Catering to Growing Children
Children born with heart defects affecting the lower chambers often need invasive procedures soon after birth. One involves installing a shunt to improve blood flow. However, the downside to the typical version of this implantable device is that surgeons must replace it as kids grow. This is a similar problem to the one addressed above, where the batteries for many devices within the body need periodic replacements. However, researchers addressed this issue by making a shunt that gets bigger after light exposure.
Those who developed this option say children may need up to four surgeries to replace shunts as they grow. However, this method involves putting a light-emitting catheter inside the shunt. The shunt’s interior features a hydrogel coating that changes the shunt’s diameter in response to a blue-light trigger. The team decided blue light’s frequency was ideal because the wavelength has enough energy to cause a reaction, but it’s safe for use in the body.

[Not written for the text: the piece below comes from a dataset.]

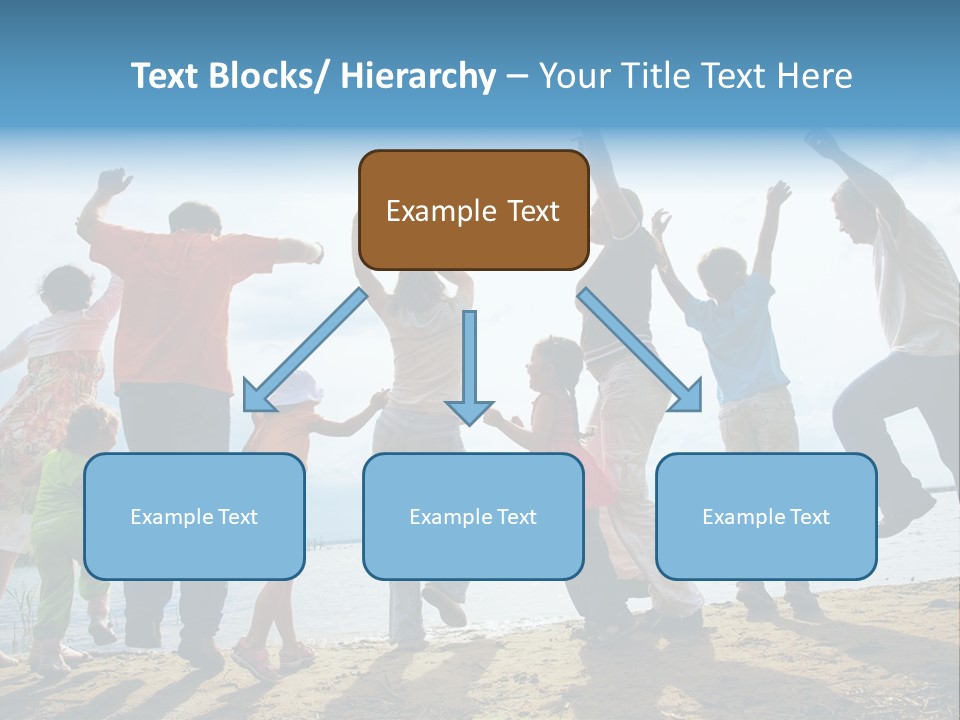 Text Blocks/ Hierarchy – Your Title Text Here

Example Text

Example Text

Example Text

Example Text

People have become increasingly interested in making light interact with medical implants to trigger them. That is largely because they can control which part of the body receives the light, the overall intensity and when the exposure happens.
Experiments with this shunt also indicated that, once implanted, surgeons could also use the size-changing feature to customize it to each child, making it up to 40% larger when needed. That’s a substantial benefit since no surgery is without risk, and some kids have died during procedures to change their shunts.
Pushing Medical Implants Forward
Patients began receiving medical implants in the 1950s. Since then, researchers and others interested in health care progress have eagerly explored how to make these devices safer, more effective and increasingly patient-friendly. Achievements like those above are crucial for improving the experiences, outcomes and lives of people who need implantable products to live better.